In this blog I will analyse Katie Ellis’s 2014, ‘Television’s transition to the internet: disability accessibility and broadband-based TV in Australia ‘, published Media international Australia. The purpose of the text is to describe the ways in which the technological revolution has aided the disabled in getting access to different programs.
The author of this article is Katie Ellis who is a Senior Research Fellow in Internet Studies, Curtin University. This means that she is qualified to more accurately assess the impacts.
The intended audience is the wider community, however with a focus on groups that are interested or have a disability, or are interested in the possible impacts of the NBN. The author is expecting the audience to react to the NBN- a somewhat controversial scheme- with a larger amount of understanding and optimism on the impacts it can have for the less able. I as a reader am part of the intended audience as I have a scholarly interest in the content.
The information is presently as objectively as possibly, however with a clear view of the positives of the NBN, making the author’s stance clear. She presents information that is both for and against, however she makes her personal and academic opinion clear.
The author puts a large amount of importance in firsthand information she’s collected, namely interviews with disabled citizens and people closely involved with people living with disabilities. As the NBN is only a new technology is Australia, there is yet to be a large amount of other scholarly information available, thus the amount of other research articles she has reference are minimal.
The finding of the text are re-enforced with first-hand data. This research acts to fill in an information gap in the scholarly articles available on the subject. However the research is only based off a very small sample size of test subjects, thus cannot be guaranteed to hold consistent with a nationwide investigation. The text is broken into sections to make it easier for the reader to distinguish between different subjects covered. This helps the reader more easily digest the information.
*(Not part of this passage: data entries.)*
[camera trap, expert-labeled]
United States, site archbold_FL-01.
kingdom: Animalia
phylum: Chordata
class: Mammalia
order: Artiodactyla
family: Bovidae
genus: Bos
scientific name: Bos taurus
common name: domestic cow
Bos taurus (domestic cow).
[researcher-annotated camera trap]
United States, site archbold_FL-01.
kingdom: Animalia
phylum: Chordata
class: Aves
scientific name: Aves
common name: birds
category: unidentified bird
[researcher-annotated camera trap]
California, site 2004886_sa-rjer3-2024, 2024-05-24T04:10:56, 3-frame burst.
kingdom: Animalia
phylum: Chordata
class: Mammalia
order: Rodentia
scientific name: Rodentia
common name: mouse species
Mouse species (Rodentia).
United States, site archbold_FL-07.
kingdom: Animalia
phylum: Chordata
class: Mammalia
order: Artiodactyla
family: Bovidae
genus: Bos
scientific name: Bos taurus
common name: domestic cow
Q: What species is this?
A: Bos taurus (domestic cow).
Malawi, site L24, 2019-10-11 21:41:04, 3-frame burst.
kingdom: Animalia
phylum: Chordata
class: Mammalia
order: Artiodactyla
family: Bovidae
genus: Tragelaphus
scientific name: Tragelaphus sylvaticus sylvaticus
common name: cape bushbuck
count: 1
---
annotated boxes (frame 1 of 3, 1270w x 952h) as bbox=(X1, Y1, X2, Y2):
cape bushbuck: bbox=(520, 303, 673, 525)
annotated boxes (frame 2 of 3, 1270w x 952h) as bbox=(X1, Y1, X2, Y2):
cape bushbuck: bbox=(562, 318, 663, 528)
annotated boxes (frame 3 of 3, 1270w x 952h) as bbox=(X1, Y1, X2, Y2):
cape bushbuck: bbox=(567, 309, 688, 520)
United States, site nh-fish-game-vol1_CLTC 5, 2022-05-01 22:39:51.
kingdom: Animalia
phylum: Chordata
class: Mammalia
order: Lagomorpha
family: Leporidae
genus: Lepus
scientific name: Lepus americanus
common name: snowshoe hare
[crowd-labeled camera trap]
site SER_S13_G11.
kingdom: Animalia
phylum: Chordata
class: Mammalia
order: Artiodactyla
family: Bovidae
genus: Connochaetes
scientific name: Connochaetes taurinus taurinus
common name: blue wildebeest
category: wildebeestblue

It is written in a relaxed, yet still academic tone. It is in third person, with jargon only limited to the absolutely necessary. The author has kept the voice of the participants positive about the effects of the NBN on people living with disabilities; however there is some disagreement on the extent of the positive flow-through. It is a relatively unique article, however is does hold up with other journals released on the effect of the technological revolution on the lives of the hearing and visually impaired.